Wales argues the scheme will bring greater accuracy, particularly in articles referring to living people. But the possibility has caused a furore among Wikipedia users, since many see it as a fundamental change to the egalitarian nature of the site.
A user poll on the website suggests 60% are in favour of trials, which could take place within the next few weeks. But some think the split could ultimately threaten the future of the site.
“The big issue is that while we have majority support, we don’t have consensus, and that’s the way we have always made our decisions,” said Jake Wartenberg. “A lot of editors are becoming disenchanted with the project; we are losing them all the time.”
Such changes have been considered before, but were brought into focus last week when Wikipedia falsely announced that two prominent US politicians had died.
On the day of Barack Obama’s inauguration, the site reported the deaths of West Virginia’s Robert Byrd — the longest-serving senator in American history — and Ted Kennedy, who has been diagnosed with a brain tumour and collapsed during the inaugural lunch.
Both reports were false, and Wikipedia quickly changed the site back to reflect the truth, but the situation drove Wales to push strongly for change.
“This nonsense would have been 100% prevented by flagged revisions,” he wrote on the site. “This was a breaking news story and we want people to be able to participate [but] we have a tool available now that is consistent with higher quality.”
The technical system that allows Wikipedia to run in this way was released last summer and has already been put into place on the German version of the website.
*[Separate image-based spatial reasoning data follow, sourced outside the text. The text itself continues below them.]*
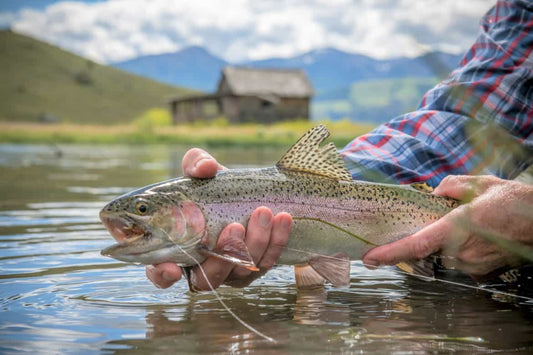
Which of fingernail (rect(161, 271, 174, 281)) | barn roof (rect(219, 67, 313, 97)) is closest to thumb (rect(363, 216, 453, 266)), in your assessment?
fingernail (rect(161, 271, 174, 281))

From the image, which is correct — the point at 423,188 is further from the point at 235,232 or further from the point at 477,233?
the point at 235,232

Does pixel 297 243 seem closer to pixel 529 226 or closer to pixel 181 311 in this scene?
pixel 181 311

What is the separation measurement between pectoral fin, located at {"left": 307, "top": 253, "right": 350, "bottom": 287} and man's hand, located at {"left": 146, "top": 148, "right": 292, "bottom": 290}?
24 centimetres

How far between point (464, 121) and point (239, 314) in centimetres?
236

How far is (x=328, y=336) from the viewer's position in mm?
3121

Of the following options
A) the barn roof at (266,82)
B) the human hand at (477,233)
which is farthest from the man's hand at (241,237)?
the barn roof at (266,82)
But German editors have decided that changes will not be approved for about three weeks — a timescale that Wales suggests would be “unacceptable” for the English-language site.
It would not be the first major change in the way the site, ranked as the world’s seventh largest by traffic analysis tool Alexa, operates. In 2005, Wikipedia said it was going to prevent anonymous users from creating entries as a way of stopping cyber-bullying and vandalism.
That change was also spurred by a political controversy, in which prominent journalist and Democratic party aide John Siegenthaler discovered that an anonymous user had written a biography of him that alleged that he was involved in the assassinations of John and Robert Kennedy in the 1960s.
Wikipedia has also locked down a number of controversial articles in order to prevent long-running “edit wars”.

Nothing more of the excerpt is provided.